Write the data out again exactly and in full.

─── Data extract

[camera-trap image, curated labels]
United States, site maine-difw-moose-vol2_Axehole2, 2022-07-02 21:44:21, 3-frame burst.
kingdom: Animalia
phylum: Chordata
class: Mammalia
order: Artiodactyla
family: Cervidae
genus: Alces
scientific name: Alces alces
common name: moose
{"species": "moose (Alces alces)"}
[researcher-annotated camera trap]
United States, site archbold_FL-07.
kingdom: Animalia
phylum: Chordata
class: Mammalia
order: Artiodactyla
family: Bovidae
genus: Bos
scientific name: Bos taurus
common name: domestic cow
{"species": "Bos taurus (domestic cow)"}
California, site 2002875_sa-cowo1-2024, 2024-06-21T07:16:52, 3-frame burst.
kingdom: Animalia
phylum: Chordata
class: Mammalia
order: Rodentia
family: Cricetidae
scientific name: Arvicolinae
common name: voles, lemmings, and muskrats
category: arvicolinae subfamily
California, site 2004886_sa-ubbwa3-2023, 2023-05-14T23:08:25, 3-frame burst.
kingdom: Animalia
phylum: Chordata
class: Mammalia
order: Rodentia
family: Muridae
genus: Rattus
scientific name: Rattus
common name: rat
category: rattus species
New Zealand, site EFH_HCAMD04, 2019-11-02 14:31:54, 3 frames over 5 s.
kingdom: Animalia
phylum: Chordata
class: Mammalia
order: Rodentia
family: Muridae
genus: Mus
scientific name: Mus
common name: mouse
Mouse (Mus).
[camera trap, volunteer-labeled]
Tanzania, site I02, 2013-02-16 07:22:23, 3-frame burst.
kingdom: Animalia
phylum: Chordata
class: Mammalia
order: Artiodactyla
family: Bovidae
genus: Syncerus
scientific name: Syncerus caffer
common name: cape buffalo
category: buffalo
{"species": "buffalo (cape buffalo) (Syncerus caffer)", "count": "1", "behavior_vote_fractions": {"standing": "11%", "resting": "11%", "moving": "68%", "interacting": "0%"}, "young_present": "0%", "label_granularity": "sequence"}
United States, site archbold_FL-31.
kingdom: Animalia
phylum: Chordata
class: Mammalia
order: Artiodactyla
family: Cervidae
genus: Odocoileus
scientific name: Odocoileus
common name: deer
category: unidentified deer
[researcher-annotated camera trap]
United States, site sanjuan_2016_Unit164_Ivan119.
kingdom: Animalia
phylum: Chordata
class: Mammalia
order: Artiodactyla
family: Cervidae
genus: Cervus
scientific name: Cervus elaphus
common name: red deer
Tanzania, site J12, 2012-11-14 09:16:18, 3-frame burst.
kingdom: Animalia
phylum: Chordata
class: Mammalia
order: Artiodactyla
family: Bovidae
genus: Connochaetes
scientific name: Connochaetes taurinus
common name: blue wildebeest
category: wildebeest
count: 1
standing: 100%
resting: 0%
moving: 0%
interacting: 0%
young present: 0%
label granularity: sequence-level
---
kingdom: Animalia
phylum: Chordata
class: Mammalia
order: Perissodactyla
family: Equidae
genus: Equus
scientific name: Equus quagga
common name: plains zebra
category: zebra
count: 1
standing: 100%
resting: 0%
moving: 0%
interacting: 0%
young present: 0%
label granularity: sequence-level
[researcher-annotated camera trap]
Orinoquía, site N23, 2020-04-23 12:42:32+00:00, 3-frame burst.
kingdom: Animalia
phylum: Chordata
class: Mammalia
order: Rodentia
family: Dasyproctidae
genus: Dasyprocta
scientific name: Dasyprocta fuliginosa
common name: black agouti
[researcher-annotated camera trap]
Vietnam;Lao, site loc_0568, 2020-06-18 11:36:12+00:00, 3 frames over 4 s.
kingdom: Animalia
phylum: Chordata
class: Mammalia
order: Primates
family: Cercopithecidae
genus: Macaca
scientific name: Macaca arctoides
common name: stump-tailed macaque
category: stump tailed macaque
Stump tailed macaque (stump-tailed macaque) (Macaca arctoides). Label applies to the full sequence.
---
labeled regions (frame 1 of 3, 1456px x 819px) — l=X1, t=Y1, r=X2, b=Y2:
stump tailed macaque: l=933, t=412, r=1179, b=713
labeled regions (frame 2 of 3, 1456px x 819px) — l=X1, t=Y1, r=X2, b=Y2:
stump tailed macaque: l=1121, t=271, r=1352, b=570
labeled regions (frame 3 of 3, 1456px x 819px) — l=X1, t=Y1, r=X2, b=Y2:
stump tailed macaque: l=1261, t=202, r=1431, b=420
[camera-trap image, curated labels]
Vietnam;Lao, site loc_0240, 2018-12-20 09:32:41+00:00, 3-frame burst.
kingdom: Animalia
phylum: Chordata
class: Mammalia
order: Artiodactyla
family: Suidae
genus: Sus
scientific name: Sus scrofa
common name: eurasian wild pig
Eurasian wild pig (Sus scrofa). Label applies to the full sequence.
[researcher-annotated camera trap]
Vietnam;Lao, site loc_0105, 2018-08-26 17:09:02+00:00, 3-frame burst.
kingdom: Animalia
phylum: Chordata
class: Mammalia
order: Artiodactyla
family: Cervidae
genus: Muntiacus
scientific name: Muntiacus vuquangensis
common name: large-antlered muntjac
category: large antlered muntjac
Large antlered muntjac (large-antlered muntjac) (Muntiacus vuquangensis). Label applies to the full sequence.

──────

_Solution_:
[camera-trap image, curated labels]
United States, site maine-difw-moose-vol2_Axehole2, 2022-07-02 21:44:21, 3-frame burst.
kingdom: Animalia
phylum: Chordata
class: Mammalia
order: Artiodactyla
family: Cervidae
genus: Alces
scientific name: Alces alces
common name: moose
{"species": "moose (Alces alces)"}
[researcher-annotated camera trap]
United States, site archbold_FL-07.
kingdom: Animalia
phylum: Chordata
class: Mammalia
order: Artiodactyla
family: Bovidae
genus: Bos
scientific name: Bos taurus
common name: domestic cow
{"species": "Bos taurus (domestic cow)"}
California, site 2002875_sa-cowo1-2024, 2024-06-21T07:16:52, 3-frame burst.
kingdom: Animalia
phylum: Chordata
class: Mammalia
order: Rodentia
family: Cricetidae
scientific name: Arvicolinae
common name: voles, lemmings, and muskrats
category: arvicolinae subfamily
California, site 2004886_sa-ubbwa3-2023, 2023-05-14T23:08:25, 3-frame burst.
kingdom: Animalia
phylum: Chordata
class: Mammalia
order: Rodentia
family: Muridae
genus: Rattus
scientific name: Rattus
common name: rat
category: rattus species
New Zealand, site EFH_HCAMD04, 2019-11-02 14:31:54, 3 frames over 5 s.
kingdom: Animalia
phylum: Chordata
class: Mammalia
order: Rodentia
family: Muridae
genus: Mus
scientific name: Mus
common name: mouse
Mouse (Mus).
[camera trap, volunteer-labeled]
Tanzania, site I02, 2013-02-16 07:22:23, 3-frame burst.
kingdom: Animalia
phylum: Chordata
class: Mammalia
order: Artiodactyla
family: Bovidae
genus: Syncerus
scientific name: Syncerus caffer
common name: cape buffalo
category: buffalo
{"species": "buffalo (cape buffalo) (Syncerus caffer)", "count": "1", "behavior_vote_fractions": {"standing": "11%", "resting": "11%", "moving": "68%", "interacting": "0%"}, "young_present": "0%", "label_granularity": "sequence"}
United States, site archbold_FL-31.
kingdom: Animalia
phylum: Chordata
class: Mammalia
order: Artiodactyla
family: Cervidae
genus: Odocoileus
scientific name: Odocoileus
common name: deer
category: unidentified deer
[researcher-annotated camera trap]
United States, site sanjuan_2016_Unit164_Ivan119.
kingdom: Animalia
phylum: Chordata
class: Mammalia
order: Artiodactyla
family: Cervidae
genus: Cervus
scientific name: Cervus elaphus
common name: red deer
Tanzania, site J12, 2012-11-14 09:16:18, 3-frame burst.
kingdom: Animalia
phylum: Chordata
class: Mammalia
order: Artiodactyla
family: Bovidae
genus: Connochaetes
scientific name: Connochaetes taurinus
common name: blue wildebeest
category: wildebeest
count: 1
standing: 100%
resting: 0%
moving: 0%
interacting: 0%
young present: 0%
label granularity: sequence-level
---
kingdom: Animalia
phylum: Chordata
class: Mammalia
order: Perissodactyla
family: Equidae
genus: Equus
scientific name: Equus quagga
common name: plains zebra
category: zebra
count: 1
standing: 100%
resting: 0%
moving: 0%
interacting: 0%
young present: 0%
label granularity: sequence-level
[researcher-annotated camera trap]
Orinoquía, site N23, 2020-04-23 12:42:32+00:00, 3-frame burst.
kingdom: Animalia
phylum: Chordata
class: Mammalia
order: Rodentia
family: Dasyproctidae
genus: Dasyprocta
scientific name: Dasyprocta fuliginosa
common name: black agouti
[researcher-annotated camera trap]
Vietnam;Lao, site loc_0568, 2020-06-18 11:36:12+00:00, 3 frames over 4 s.
kingdom: Animalia
phylum: Chordata
class: Mammalia
order: Primates
family: Cercopithecidae
genus: Macaca
scientific name: Macaca arctoides
common name: stump-tailed macaque
category: stump tailed macaque
Stump tailed macaque (stump-tailed macaque) (Macaca arctoides). Label applies to the full sequence.
---
labeled regions (frame 1 of 3, 1456px x 819px) — l=X1, t=Y1, r=X2, b=Y2:
stump tailed macaque: l=933, t=412, r=1179, b=713
labeled regions (frame 2 of 3, 1456px x 819px) — l=X1, t=Y1, r=X2, b=Y2:
stump tailed macaque: l=1121, t=271, r=1352, b=570
labeled regions (frame 3 of 3, 1456px x 819px) — l=X1, t=Y1, r=X2, b=Y2:
stump tailed macaque: l=1261, t=202, r=1431, b=420
[camera-trap image, curated labels]
Vietnam;Lao, site loc_0240, 2018-12-20 09:32:41+00:00, 3-frame burst.
kingdom: Animalia
phylum: Chordata
class: Mammalia
order: Artiodactyla
family: Suidae
genus: Sus
scientific name: Sus scrofa
common name: eurasian wild pig
Eurasian wild pig (Sus scrofa). Label applies to the full sequence.
[researcher-annotated camera trap]
Vietnam;Lao, site loc_0105, 2018-08-26 17:09:02+00:00, 3-frame burst.
kingdom: Animalia
phylum: Chordata
class: Mammalia
order: Artiodactyla
family: Cervidae
genus: Muntiacus
scientific name: Muntiacus vuquangensis
common name: large-antlered muntjac
category: large antlered muntjac
Large antlered muntjac (large-antlered muntjac) (Muntiacus vuquangensis). Label applies to the full sequence.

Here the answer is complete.